Vincent Smith can probably still feel the impact that Jadeveon Clowney unleashed on him on New Year’s Day in 2013. It was the Outback Bowl; Michigan had the ball near midfield with 8:22 remaining, and they were clinging to a 1 point lead. The ball was snapped, and Smith seized the handoff and squinted up the field to assess his blocking on a standard power play to the left side. But instead of blocking, Smith was hailed by a flash of crimson and white; the sun gleaming off of the helmet of Jadeveon Clowney as Smith was catapulted backwards like he was shot out of a cannon. Smith’s helmet was dislodged, the ball was in Clowney’s arms, and South Carolina went on to win the Outback Bowl to the tune of 33-28.

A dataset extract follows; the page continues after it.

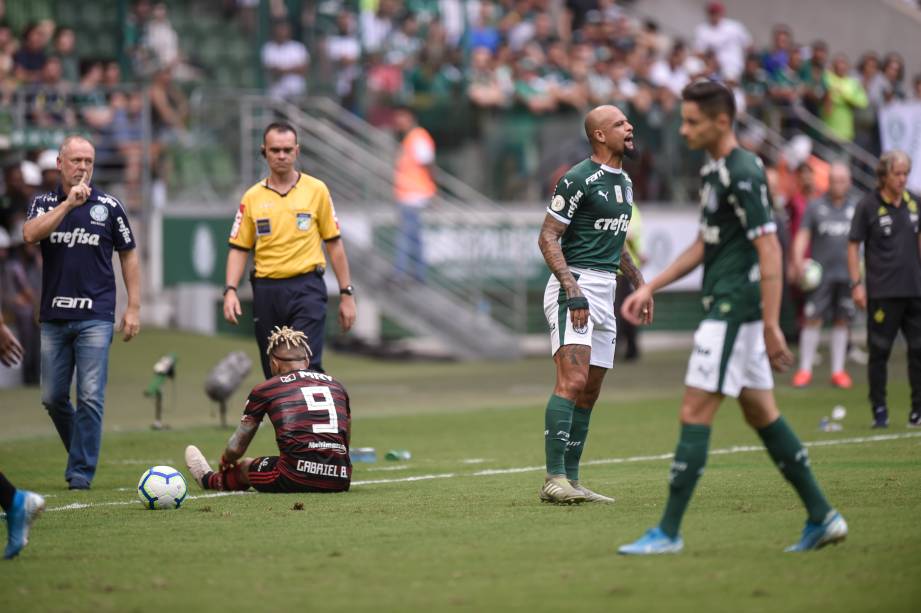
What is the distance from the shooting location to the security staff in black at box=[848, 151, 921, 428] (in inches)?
561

Plays like these are why NFL scouts are salivating over Jadeveon Clowney’s potential. His physical gifts are incomparable – at 6’6 and 274 pounds (with room to grow), Clowney has the prototypical size to be a force off the edge of any NFL defensive line. His agility, acceleration, and sheer athleticism have scouts touting him as a surefire top five pick, if not the top overall selection when the Houston Texans approach the podium.
But Clowney is not without his detractors. Questions abound regarding Clowney’s work ethic, his professionalism, and his coachability. At South Carolina, Clowney would appear to take plays, series, or even games off, and even his coach is on the record as describing Clowney’s work ethic as simply “ok.” Missing with a top five pick could cost a general manager his job, so any doubts or risks regarding a player’s ability to succeed at the next level could be enough to send them tumbling down the draft boards. Clowney has worked hard to try and shed his label as a lazy player, but could these doubts keep teams away come draft day?
At the end of the day, Clowney’s transcendent talent will overshadow whatever doubts linger regarding his intangibles. Seattle’s dominant defensive showing at the Super Bowl reminded the NFL of the importance of defense in this ‘offensive’ era, and teams must rush the passer and stop the run in order to assemble a dominant defense. Truly elite pass rushers are nearly impossible to come by, and NFL teams simply cannot pass up the opportunity to draft one regardless of doubts around work ethic or demeanor. If Clowney doesn’t go to the Texans with the first overall pick (which he very well could), I would expect the phones in St. Louis to ring off the hook with trade scenarios to grab Clowney with the second pick. As the Rams are set at the edge with Chris Long and Robert Quinn, I expect Jadeveon Clowney to be drafted with the second pick to a team like the Falcons or even the Browns.